Synaptic Pruning: A Biological Inspiration for Deep Learning Regularization
Gideon Vos, Liza van Eijk, Zoltan Sarnyai, Mostafa Rahimi Azghadi
TL;DR
This paper tackles the inefficiency and static nature of conventional dropout by proposing a biology-inspired, magnitude-based synaptic pruning method that progressively eliminates low-importance connections during training. The approach integrates permanent pruning masks into the training loop with a cubic sparsity schedule and global weight ranking, enabling dynamic adaptation across RNN, LSTM, and PatchTST architectures for time-series forecasting. Across four diverse datasets, the method yields consistent MAE improvements, with significant gains in several configurations (up to 52% in some transformers) and modest overhead, demonstrating its practicality as a regularization and compression technique. The work highlights the potential of activity-dependent pruning to enhance generalization and efficiency, particularly in financial time-series applications, and points to future work in scalability and broader architecture validation.
Abstract
Synaptic pruning in biological brains removes weak connections to improve efficiency.
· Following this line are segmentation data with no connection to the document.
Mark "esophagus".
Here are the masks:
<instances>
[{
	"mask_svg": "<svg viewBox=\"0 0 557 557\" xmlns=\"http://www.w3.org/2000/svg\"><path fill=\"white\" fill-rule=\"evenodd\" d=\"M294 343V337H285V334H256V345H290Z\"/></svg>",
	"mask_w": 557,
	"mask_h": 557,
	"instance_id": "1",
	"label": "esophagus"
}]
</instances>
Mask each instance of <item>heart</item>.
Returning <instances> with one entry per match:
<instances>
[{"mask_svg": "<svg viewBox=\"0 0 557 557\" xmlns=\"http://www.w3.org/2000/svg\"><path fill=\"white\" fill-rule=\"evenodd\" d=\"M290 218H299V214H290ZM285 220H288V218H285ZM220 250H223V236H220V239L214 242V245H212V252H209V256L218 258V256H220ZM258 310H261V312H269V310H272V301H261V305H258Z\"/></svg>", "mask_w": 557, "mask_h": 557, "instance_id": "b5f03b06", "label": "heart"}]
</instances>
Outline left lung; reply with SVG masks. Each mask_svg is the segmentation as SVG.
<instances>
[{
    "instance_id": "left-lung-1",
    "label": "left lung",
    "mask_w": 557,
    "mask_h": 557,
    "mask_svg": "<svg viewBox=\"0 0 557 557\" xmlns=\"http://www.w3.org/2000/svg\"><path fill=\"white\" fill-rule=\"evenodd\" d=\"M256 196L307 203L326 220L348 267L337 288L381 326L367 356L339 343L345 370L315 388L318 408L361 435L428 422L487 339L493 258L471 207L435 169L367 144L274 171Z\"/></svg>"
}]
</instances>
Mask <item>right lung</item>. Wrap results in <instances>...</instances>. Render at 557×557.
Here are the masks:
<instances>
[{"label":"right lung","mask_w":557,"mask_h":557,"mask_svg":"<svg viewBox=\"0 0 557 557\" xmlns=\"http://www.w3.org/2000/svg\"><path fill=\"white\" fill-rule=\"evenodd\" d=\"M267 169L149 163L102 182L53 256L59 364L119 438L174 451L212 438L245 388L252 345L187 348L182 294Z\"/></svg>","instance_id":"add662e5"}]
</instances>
In contrast, dropout regularization in artificial neural networks randomly deactivates neurons without considering activity-dependent pruning. We propose a magnitude-based synaptic pruning method that better reflects biology by progressively removing low-importance connections during training. Integrated directly into the training loop as a dropout replacement, our approach computes weight importance from absolute magnitudes across layers and applies a cubic schedule to gradually increase global sparsity. At fixed intervals, pruning masks permanently remove low-importance weights while maintaining gradient flow for active ones, eliminating the need for separate pruning and fine-tuning phases. Experiments on multiple time series forecasting models including RNN, LSTM, and Patch Time Series Transformer across four datasets show consistent gains. Our method ranked best overall, with statistically significant improvements confirmed by Friedman tests (p < 0.01). In financial forecasting, it reduced Mean Absolute Error by up to 20% over models with no or standard dropout, and up to 52% in select transformer models. This dynamic pruning mechanism advances regularization by coupling weight elimination with progressive sparsification, offering easy integration into diverse architectures. Its strong performance, especially in financial time series forecasting, highlights its potential as a practical alternative to conventional dropout techniques.